**QUOTED TEXT**
▬▬▬▬▬▬

Over the last 20 years, the correlation of many different descriptors to one of the three reactivity parameters has been studied extensively. The descriptors discussed here can be assigned to different classes. The first and most prominent class contains electronic descriptors mostly based on conceptual density functional theory (CDFT),53 which include (i) global molecular descriptors and (ii) atomic descriptors.10,21–23,46–50,54,55 They are defined by mathematical combinations of LUMO and HOMO energies within in the frontier molecular orbital (FMO) approximation. The atomic descriptors additionally account for local effects by using local functions such as the Fukui function and dual descriptor. Examples for (i) are the electrophilicity index ω and the electron affinity μ+FMO, as well as the local electrophilicity image file: d2cp03937k-t14.tif and the minimum composite Fukui function μ for (ii). Atomic descriptors based on the quantum theory of atoms in molecules (QTAIM)56 are also presented.48 The quantum chemical calculation of electronic descriptors is relatively expensive. However, these descriptors provide fundamental insight that can be applied to many other problems and thus offer great benefits.

▬▬▬▬▬▬

**RECORDED INFORMATION**
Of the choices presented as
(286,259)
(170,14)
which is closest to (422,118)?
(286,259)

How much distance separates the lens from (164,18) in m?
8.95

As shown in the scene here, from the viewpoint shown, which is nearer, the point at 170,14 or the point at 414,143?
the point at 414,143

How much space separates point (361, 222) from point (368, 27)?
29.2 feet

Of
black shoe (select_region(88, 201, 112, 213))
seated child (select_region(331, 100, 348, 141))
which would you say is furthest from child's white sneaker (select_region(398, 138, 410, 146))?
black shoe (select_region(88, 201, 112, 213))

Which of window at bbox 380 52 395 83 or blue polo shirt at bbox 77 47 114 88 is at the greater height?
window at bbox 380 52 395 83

▬▬▬▬▬▬

**GIVEN REQUEST 1**
Answer these questions from the reactivity descriptors passage.
(a) For how many years has the correlation of descriptors to reactivity parameters been studied extensively?
(b) On what theory are the electronic descriptors in the first class mostly based?
(c) How is the cost of the quantum chemical calculation of electronic descriptors described?
**GIVEN REQUEST 2**
Count the lines of the rows that contain the string "point". Case counts, and your reply should be the number alone.
The rows have no connection to the reactivity descriptors passage.

**WRITTEN SOLUTION 1**
(a) 20 years
(b) Conceptual density functional theory (CDFT)
(c) Relatively expensive

**WRITTEN SOLUTION 2**
3